Some pubs & restaurants, you walk in and seat yourselves. You go up to the bar to order food or drink. Others, they seat you. There's no clear indication when you walk in either way, but I look for one of those little podiums where they check available seating and if there isn't one, we go sit down. Usually, we're right, but it's still odd. We're very used to everywhere being "wait to be seated", and if it isn't, there's a clear sign near the entry indicating that we should seat ourselves.
There seems to be no consistency for whether people walk on the right or left side of the sidewalk. That was maddening.

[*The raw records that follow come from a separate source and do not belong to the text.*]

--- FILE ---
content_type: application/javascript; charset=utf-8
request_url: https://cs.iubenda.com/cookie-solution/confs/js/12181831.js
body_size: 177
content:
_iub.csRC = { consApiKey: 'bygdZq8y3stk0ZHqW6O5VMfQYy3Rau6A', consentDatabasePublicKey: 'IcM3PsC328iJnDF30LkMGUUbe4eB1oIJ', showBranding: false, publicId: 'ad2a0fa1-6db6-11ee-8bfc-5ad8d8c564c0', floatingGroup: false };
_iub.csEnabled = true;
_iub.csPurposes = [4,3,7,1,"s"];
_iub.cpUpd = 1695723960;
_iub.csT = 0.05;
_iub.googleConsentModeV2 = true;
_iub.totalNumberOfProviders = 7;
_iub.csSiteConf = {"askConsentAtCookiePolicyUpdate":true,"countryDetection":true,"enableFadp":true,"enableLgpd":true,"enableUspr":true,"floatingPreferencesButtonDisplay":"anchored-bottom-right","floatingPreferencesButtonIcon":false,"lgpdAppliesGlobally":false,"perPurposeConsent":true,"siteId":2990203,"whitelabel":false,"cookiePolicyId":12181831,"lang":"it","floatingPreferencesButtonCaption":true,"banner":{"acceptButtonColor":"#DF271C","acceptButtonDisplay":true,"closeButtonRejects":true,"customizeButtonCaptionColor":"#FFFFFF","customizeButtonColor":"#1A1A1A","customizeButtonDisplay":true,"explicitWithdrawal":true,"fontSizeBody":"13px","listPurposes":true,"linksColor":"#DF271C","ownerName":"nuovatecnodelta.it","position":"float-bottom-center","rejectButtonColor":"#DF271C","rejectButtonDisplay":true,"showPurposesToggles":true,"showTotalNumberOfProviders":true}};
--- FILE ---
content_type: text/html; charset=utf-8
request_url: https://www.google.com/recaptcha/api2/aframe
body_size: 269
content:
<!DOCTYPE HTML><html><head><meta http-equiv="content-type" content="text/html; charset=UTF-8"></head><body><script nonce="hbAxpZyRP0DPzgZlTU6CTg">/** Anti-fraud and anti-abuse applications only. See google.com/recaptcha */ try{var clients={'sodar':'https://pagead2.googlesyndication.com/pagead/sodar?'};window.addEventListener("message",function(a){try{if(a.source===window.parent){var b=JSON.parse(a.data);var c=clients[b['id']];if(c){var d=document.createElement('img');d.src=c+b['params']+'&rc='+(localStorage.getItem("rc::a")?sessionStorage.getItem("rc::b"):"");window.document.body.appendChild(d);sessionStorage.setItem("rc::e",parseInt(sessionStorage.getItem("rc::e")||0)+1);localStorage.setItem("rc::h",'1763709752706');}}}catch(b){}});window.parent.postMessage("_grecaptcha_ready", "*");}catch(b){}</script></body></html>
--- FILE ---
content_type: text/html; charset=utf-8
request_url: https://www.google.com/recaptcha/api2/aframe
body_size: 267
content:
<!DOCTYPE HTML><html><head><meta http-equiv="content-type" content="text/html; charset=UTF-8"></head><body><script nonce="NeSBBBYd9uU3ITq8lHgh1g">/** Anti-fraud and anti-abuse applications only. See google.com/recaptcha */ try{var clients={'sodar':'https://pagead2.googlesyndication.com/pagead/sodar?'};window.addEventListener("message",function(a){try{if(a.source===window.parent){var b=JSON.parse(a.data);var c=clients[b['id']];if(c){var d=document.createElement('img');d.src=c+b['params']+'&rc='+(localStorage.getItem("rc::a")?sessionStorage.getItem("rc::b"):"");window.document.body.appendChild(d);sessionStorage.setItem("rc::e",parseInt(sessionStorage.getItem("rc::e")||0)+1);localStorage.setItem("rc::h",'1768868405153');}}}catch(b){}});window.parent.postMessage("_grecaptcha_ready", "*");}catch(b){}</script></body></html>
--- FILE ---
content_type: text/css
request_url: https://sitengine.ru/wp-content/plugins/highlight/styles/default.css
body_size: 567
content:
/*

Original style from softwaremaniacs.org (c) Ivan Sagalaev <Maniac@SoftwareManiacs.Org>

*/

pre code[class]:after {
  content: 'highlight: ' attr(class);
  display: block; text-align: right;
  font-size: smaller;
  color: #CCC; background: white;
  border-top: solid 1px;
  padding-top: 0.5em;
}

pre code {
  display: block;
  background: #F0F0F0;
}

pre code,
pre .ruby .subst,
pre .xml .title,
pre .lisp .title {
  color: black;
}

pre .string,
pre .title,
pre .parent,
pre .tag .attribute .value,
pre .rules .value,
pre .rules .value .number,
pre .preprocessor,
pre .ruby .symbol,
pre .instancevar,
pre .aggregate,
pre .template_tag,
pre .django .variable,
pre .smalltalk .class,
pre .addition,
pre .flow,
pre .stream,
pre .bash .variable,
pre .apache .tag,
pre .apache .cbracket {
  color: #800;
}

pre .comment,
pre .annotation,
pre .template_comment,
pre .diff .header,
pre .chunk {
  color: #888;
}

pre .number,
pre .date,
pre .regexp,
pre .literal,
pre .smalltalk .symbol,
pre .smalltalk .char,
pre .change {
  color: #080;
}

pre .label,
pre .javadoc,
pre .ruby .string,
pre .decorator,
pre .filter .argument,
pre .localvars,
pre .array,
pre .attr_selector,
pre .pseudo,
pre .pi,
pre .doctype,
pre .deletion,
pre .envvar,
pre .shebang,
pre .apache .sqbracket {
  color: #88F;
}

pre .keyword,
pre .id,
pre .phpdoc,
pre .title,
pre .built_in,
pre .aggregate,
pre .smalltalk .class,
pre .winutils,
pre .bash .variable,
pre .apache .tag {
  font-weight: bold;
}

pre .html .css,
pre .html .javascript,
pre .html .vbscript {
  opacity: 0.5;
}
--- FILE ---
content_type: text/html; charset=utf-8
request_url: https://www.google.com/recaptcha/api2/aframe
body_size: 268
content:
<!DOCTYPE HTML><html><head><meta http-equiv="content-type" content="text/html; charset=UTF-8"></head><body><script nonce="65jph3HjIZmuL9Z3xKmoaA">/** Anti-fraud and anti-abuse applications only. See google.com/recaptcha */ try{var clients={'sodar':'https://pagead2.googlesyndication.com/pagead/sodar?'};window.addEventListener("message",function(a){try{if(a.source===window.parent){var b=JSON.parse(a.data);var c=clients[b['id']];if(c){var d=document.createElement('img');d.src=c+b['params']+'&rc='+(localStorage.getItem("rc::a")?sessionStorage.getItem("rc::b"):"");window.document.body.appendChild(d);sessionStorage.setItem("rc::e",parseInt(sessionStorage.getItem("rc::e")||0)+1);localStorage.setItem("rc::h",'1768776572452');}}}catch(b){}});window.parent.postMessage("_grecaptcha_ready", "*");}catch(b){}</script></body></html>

This is a hard one to explain, but I noticed that the masculine type folks are more effeminate than those in the United States. Let's generalize and refer to those people as "men". Women seem very into fashion here, maybe it's just because we've been focusing our journeys around central London. Men are as well, with skinny jeans/pants/leggings being in style for any gendered person, and boots with any outfit (a style of which I thoroughly approve). We saw very few people dressed as casually as we would find at home, like jeans & t-shirts. Even those seemed kind of "designer". I liked a lot of the more masculine & feminine styles though, like dark tights with short skirts & boots, and skinny jeans (men's cut, which are not as ankle-strangling as women's) rolled at the cuff with suede shoes/boots.